Before proving the proposed Hypothesis 1 and elaborating on the theoretical details of the EMD sifting process, let us first consider three intuitive examples, using a few artificially constructed composite signals for which the workings and the results of the EMD sifting process are known in advance due to the way in which the input signals were constructed.
3.5 Three Intuitive Examples
The purpose of the following three examples is to demonstrate how the EMD sifting process works for data when the results of the sifting process are known intuitively and a priori. We know these results beforehand, because of the artificial way the input data in these examples was constructed. We know that the envelope of a fast varying sinusoid signal is obviously composed of two straight lines and its median is a straight line too. If we include in the signal a slower varying signal as a straight line the median intuitively will be approximated by this straight line. Considering then the low varying component a straight line (which approximates the envelope median), makes the composite signal sifting process results intuitively clear, because the subtraction of the straight line median results in the fast varying sinusoid component.
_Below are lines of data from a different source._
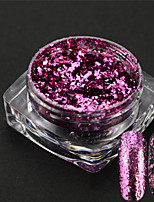 1g/bottle Fashion Sweet Style Nail Art Glitter Powder Purple Magical Mirror Romantic Starry Sky Effect Shining Decoration Irregular Flakes 3V03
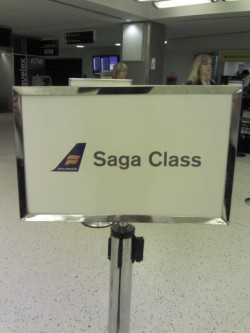 From now on, we only fly Iceland Air - Saga class FTW.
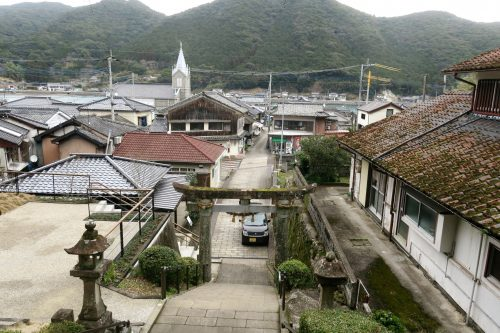 Sakitsu church at the coastal scenery of Amakusa islands in Kumammoto, Kyushu, Japan.
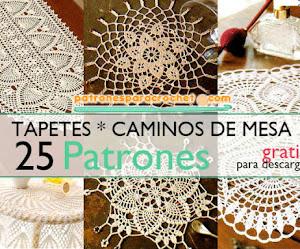 25 Patrones de Tapetes Variados a Crochet / Patrones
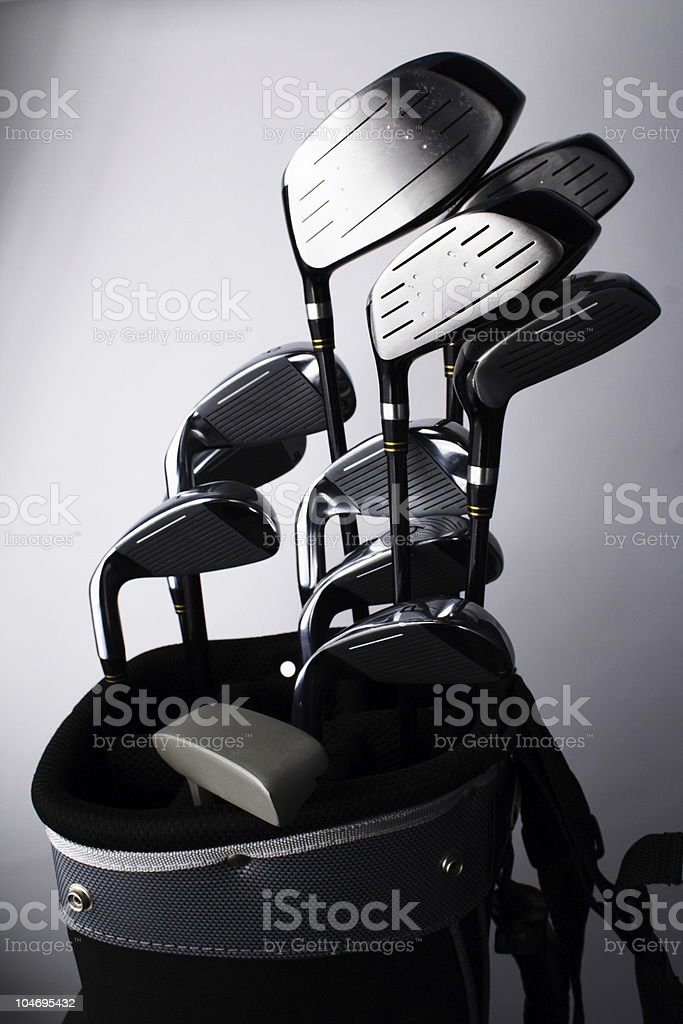 Golf Clubs and Bag stock photo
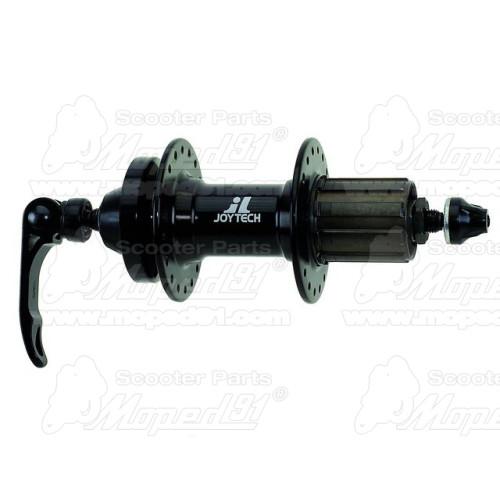 szimering 22x35x7 berúgó tengely SIMSON S51 / S70 / S83 / S53 / ROLLER SR50 / ROLLER SR80 (090384)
Following this line we constructed three composite signals with the purpose of observing how they are processed by the EMD.
3.5.1 Example 1
Consider a composite signal comprised of a known constant signal s1=0.5 (non-variant signal presented geometrically by a horizontal straight line) and a known relatively fast (as compared to s1) varying signal s2 that is a 5 Hz sinusoid with amplitude in the range [-1.0, 1.0]
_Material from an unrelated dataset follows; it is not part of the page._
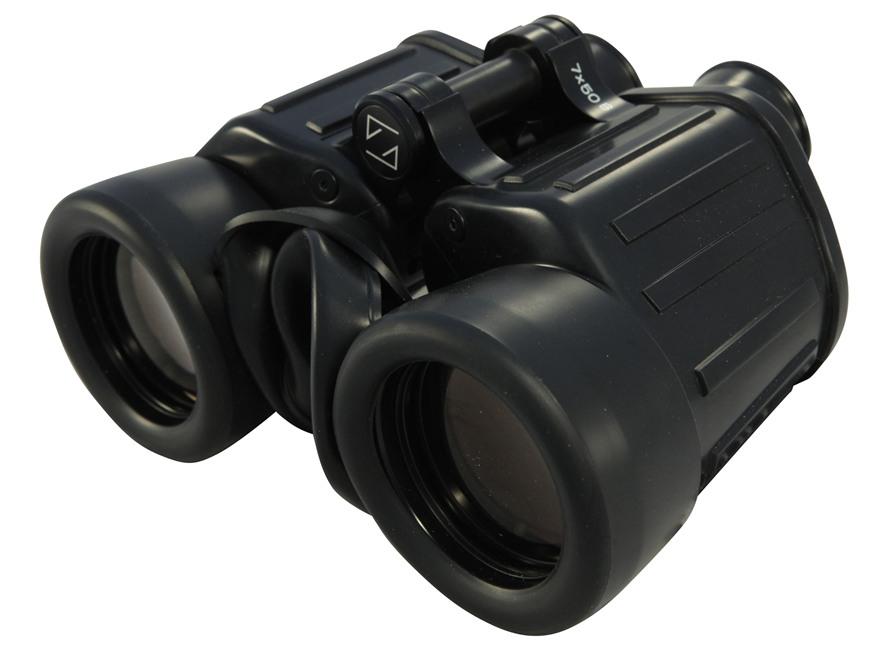 Zeiss Classic Binocular 7x 50mm Porro Prism Black Factory Second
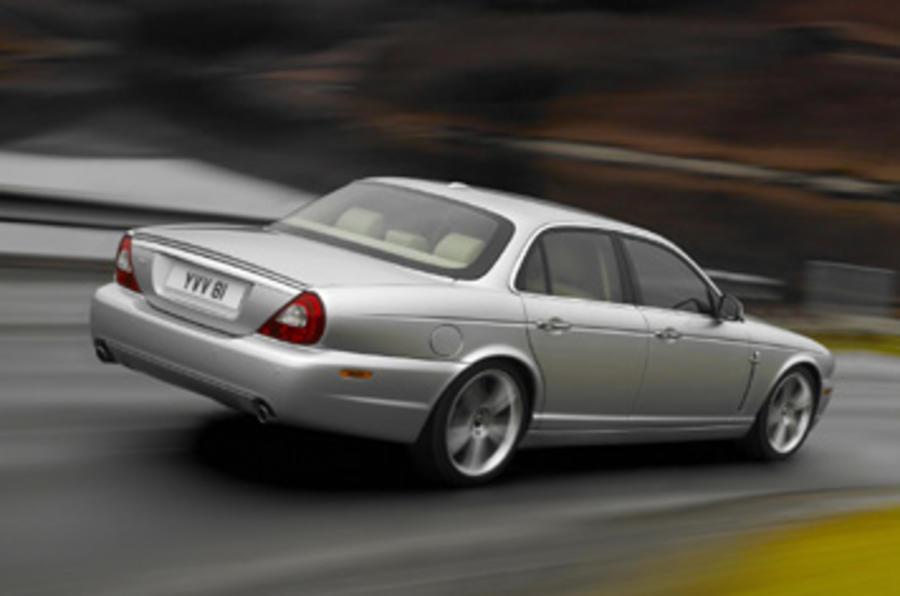 Jaguar XJ Sovereign LWB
s(t) = s1 + s2 = 0.5 + 1.0*cos(2*pi*f*t)
The EMD of this signal results in sifting out first the 2 Hz sinusoid followed by the straight line s1=0.5 residue.
3.5.2 Example 2
We consider now a composite signal comprised of a known and relatively slow varying signal s1(t) = k*t representing an inclined straight line with slope k and a second known signal that is a 5 Hz sinusoid with amplitude 1.0, identical to s2(t) in Example 1:
s(t) = 1*t + 1.0*cos(2*pi*5*t)
The EMD of this signal results in sifting out first the 5 Hz sinusoid followed by the line s1=t residue.
3.5.3 Example 3
Finally, we consider the third intuitive example, a composite signal s comprising four components s1, s2, s3 and bias b1. Namely these are a 1 Hz, 2 Hz and 50 Hz sinusoids (cos function) and a constant bias with amplitude 1.0:
s1 = b1 + 1.0*cos(2*pi*1*t); s2 = 2.0*cos(2*pi*2*t)); s3 = 2.0*cos(2*pi*50*t);
s = s1 + s2 + s3
The EMD of this signal results in sifting out first the 50 Hz sinusoid followed by the 2 Hz sinusoid and residue equal to component s1.
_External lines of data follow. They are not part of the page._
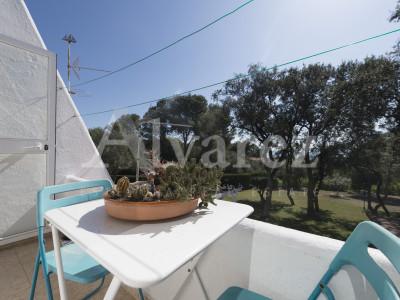 Apartamento en Seghers, Estepona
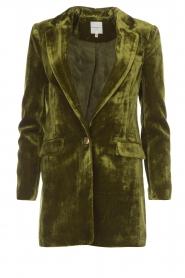 Silvian Heach | Fluwelen blazer Gorgos | groen  | Afbeelding 1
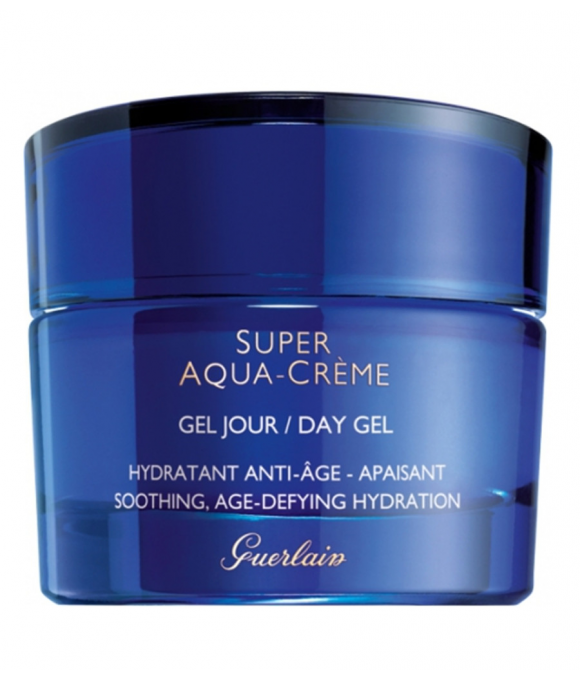 Guerlain Super Aqua - Creme Day Gel Żel do twarzy 50 ml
3.6 EMD Sifting Process Output Sequence of Scales for an Arbitrary Signal
In a general case, we now consider an arbitrary composite signal s(t). We will prove the Hypothesis 1 for an arbitrary signal by demonstrating the reason why the fastest varying component in an arbitrary signal s(t) is being sifted out first by the EMD sifting process. We are assuming the sifting process theoretical convergence. The theoretical convergence of the EMD sifting process is proved in the following Section 4.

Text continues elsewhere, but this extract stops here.